Grâce au feu vert accordé par l'Autorité de la concurrence vendredi dernier, la date de lancement du bulldozer Free, qui devrait chambouler habitudes de consommateurs et confort des opérateurs historiques, n'a jamais été aussi proche. Le directeur de Challenges, Pierre-Henri de Menthon, avance même le 17 décembre, date à laquelle les clients Free se verraient envoyer par la Poste une carte SIM par les bons soins de Xavier Niel, dirigeant de la société. Les quelques 4,3 millions de privilégiés bénéficieraient même, cadeau de Noël précoce, de temps d'appel gratuit, histoire de tester les services et de s'abonner, si convaincus ils étaient.


Une information officieuse qui est pour nous l'occasion d'essayer de dissiper le brouillard autour du mystère Free Mobile, ses rumeurs, ses mythes.

 

Si les chanceux clients de Free devraient recevoir leur carte SIM mi-décembre, il faudra attendre janvier 2012 pour que l'offre pénètre réellement le marché. On avance des prix jamais vus auparavant, qui pourraient démarrer selon Reuters à 5,90 euros pour deux heures d'appel sans accès à Internet et plafonner à 29,99 euros pour un forfait Internet et communication illimités, y compris vers certains pays étrangers. Lors de la conférence le Web 11 qui s'est tenue la semaine dernière, Xavier Niel a assuré que sa politique restait de « couper les prix  ». On s'engage dans une guerre à la concurrence sans merci qui, pour une fois, devrait satisfaire les consommateurs.
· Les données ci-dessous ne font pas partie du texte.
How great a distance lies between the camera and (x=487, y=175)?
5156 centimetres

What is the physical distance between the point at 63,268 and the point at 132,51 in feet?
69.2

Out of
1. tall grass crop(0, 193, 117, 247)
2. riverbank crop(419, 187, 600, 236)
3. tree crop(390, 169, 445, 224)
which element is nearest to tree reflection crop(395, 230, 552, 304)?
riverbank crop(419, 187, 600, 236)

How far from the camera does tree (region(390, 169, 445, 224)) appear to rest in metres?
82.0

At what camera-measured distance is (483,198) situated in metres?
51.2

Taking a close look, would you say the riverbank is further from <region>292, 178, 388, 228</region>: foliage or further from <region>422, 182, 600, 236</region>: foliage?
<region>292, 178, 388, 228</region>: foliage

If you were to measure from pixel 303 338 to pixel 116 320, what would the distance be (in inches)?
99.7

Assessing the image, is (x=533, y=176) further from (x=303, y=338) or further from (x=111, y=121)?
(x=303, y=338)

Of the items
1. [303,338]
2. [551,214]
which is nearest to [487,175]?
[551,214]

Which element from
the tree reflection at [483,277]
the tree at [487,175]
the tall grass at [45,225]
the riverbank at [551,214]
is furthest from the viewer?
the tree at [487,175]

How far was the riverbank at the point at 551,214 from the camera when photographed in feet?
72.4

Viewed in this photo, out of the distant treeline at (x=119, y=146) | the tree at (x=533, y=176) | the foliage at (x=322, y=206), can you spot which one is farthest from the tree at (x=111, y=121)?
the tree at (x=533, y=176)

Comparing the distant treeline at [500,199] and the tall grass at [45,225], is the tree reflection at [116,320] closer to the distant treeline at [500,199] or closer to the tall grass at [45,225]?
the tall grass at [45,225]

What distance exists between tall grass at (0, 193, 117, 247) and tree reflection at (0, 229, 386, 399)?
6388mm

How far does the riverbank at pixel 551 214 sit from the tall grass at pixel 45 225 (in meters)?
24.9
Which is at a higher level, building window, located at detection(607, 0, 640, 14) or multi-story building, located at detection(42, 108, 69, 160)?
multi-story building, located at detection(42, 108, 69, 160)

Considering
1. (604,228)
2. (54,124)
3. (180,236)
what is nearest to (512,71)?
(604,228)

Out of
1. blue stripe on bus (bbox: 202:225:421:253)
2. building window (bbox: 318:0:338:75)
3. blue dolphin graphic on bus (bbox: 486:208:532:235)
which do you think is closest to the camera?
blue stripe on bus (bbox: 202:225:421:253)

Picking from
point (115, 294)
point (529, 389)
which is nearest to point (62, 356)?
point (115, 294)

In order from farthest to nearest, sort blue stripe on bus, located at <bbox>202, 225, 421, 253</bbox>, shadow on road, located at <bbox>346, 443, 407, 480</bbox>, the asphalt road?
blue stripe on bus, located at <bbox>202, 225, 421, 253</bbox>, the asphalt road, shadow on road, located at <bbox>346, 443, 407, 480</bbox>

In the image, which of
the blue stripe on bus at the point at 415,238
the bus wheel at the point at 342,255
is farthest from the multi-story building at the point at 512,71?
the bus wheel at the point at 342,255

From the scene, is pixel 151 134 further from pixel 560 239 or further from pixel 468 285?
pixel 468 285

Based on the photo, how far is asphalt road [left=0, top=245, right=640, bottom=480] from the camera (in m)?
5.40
Niveaux smartphones, on ne se réjouit pas encore : aucun téléphone Android n'a pour le moment été annoncé. S'il n'est pas sûr que l'iPhone soit proposé, les téléphones BlackBerry et le Nokia Lumia devraient être inscrits au catalogue. Il sera néanmoins possible de garder son joli Galaxy S2 et de ne souscrire qu'à un abonnement chez Free, ce qui semble être l'option que choisiront la plupart des clients, histoire de tester l'offre à moindre coût. Pas de point de vente officiel pour le moment, mais en plus de son site Internet, la marque sera représentée chez Phone House.

L'objectif de Free Mobile est aujourd'hui de déployer sa couverture réseau. Depuis l'attribution de sa licence de téléphonie mobile en janvier 2010, Free a rapidement tissé sa toile et devrait couvrir 27% du territoire en janvier 2012. L'opérateur vient de passer un accord avec Orange pour développer son réseau qui devrait atteindre 75% en 2015.

Inquiets de ce nouveau compétiteur qui compte bien révolutionner le temps des abonnements à 60 euros, les opérateurs historiques travaillent actuellement à casser leurs prix avec des offres low-cost : Red pour SFR, Sosh pour Orange et B&YOU pour Bouygues. Il sera tout de même difficile de proposer mieux que Free, qui, sans le coût de boutiques physiques (le choix a été de renforcer son centre de télé-opérateurs en ouvrant une antenne spécialisée dans la téléphonie mobile à Colombes), peut se permettre de proposer des prix vraiment bas de plancher. De toute façon, Xavier Niel a annoncé la couleur : « On a dit qu'on divisera [les prix] par deux : s'il y a des offres à sept euros sur le marché, il y aura alors des offres à 3,5 euros ». Tremblez, opérateurs, tremblez.